The missionary was able to resume his apostolic labours, for his illness had vanished — while for Ignatius there began the sufferings that would compel him to relinquish his office.
Obedience to his superiors — from which he never withdrew — led him to serve, as head chaplain, with the army of the King of Sardinia Charles Emmanuel III during the war against the Franco-Spanish forces (1745–1746), attending to the wounded and those stricken by disease in the hospitals of Asti, Alessandria, and Vinovo.
The gravely ill, the most grievously wounded, bodies broken and torn — they filled the wards. In that world of suffering, Father Ignatius was an angel of consolation. A historical document written by an eyewitness records:
“He ran from ward to ward, from bed to bed, driven by a love that was unfailingly attentive, devoted, and tireless in attending to the sick soldiers.”
Eyewitness account, contemporary historical document
When the war ended, the Convent of Monte dei Cappuccini in Turin received him once more for the last period of his life (1747–1770). With measureless generosity and humble, intense spiritual charity, Ignatius divided his pastoral activity between the convent and the city of Turin: he preached, attended to the ministry of reconciliation, and, despite his advancing years and serious illnesses, descended the hill on which the convent stands to make his way through the city streets and visit the poor and the sick from house to house — those who waited for the comfort of his word and the blessing they begged of him.
He loved silence, recollection, and prolonged vigils at the feet of the Tabernacle, yet he could also roll up his sleeves and put himself at the service of the sick and the poor of the community. “Heaven,” he used to say, “is not made for idlers. Let us work, then!”
Meanwhile, wonders continued to multiply, and the people called him “the saint of the Monte.” At the same time, the veneration of the most distinguished personages of Piedmont gathered around him: from the reigning family to the Archbishop of Turin, Giovanni Battista Roero; from the first court bishop, Cardinal Vittorio Delle Lanze, to the grand chancellor Carlo Luigi Caisotti di Santa Vittoria and the mayor of the city.

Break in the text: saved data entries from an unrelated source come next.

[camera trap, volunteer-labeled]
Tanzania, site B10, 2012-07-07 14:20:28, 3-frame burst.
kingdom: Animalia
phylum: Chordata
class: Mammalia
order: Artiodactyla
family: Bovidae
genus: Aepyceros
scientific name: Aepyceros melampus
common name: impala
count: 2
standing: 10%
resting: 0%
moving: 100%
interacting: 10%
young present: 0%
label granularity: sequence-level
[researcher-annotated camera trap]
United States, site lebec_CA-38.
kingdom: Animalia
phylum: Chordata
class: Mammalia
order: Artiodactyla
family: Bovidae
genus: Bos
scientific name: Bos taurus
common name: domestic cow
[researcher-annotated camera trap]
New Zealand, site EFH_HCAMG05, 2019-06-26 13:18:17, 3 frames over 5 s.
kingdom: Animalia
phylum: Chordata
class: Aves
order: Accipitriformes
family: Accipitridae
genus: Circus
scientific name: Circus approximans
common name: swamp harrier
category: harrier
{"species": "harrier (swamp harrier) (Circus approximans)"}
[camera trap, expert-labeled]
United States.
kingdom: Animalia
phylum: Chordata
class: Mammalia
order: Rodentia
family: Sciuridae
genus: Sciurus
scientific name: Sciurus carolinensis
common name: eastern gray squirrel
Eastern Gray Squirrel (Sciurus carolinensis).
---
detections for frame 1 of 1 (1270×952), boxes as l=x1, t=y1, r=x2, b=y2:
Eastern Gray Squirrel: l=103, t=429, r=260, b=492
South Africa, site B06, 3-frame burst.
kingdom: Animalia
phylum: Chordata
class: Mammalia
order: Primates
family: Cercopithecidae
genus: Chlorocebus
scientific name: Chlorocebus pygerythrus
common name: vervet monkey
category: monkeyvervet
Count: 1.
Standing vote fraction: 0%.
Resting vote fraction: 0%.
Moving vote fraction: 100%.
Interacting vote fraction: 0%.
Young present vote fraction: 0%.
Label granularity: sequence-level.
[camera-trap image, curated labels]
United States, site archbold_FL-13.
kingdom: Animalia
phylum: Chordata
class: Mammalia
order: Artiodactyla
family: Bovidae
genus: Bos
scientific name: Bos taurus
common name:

“Learn from me, for I am meek and humble of heart…” These are the words of Jesus, and like all the saints, Father Ignatius took care that they should not fall from the mouth of the Saviour in vain. Humility was rooted in his heart and alive in his manner of acting and speaking. He knew that humility is an authentic and sincere knowledge of God and of oneself, and for this reason he never missed an opportunity to study, to admire the goodness and greatness of God, and to deepen his understanding of his own littleness. Until well into advanced age — that is, until a few years before his death — he performed the humblest daily tasks of convent life.
He spent his last two years in the infirmary of his convent, continuing to bless, to hear confessions, and to counsel all who came to him. His ardent desire for God, nourished by contemplation of the Crucified and by reading the Gospel, consumed him. His life appeared now to be wholly absorbed and transformed in that Crucified Lord whom he could not remove from his gaze.
On 22 September 1770, the feast of Saint Maurice — his patron and patron of the Capuchin Province of Piedmont — Brother Ignatius died serenely in his cell at the age of eighty-four. News of his death spread rapidly, and such an enormous crowd gathered to pay homage to his remains that the superior of the convent, fearing a crush of people, had the funeral celebrated ahead of the appointed hour.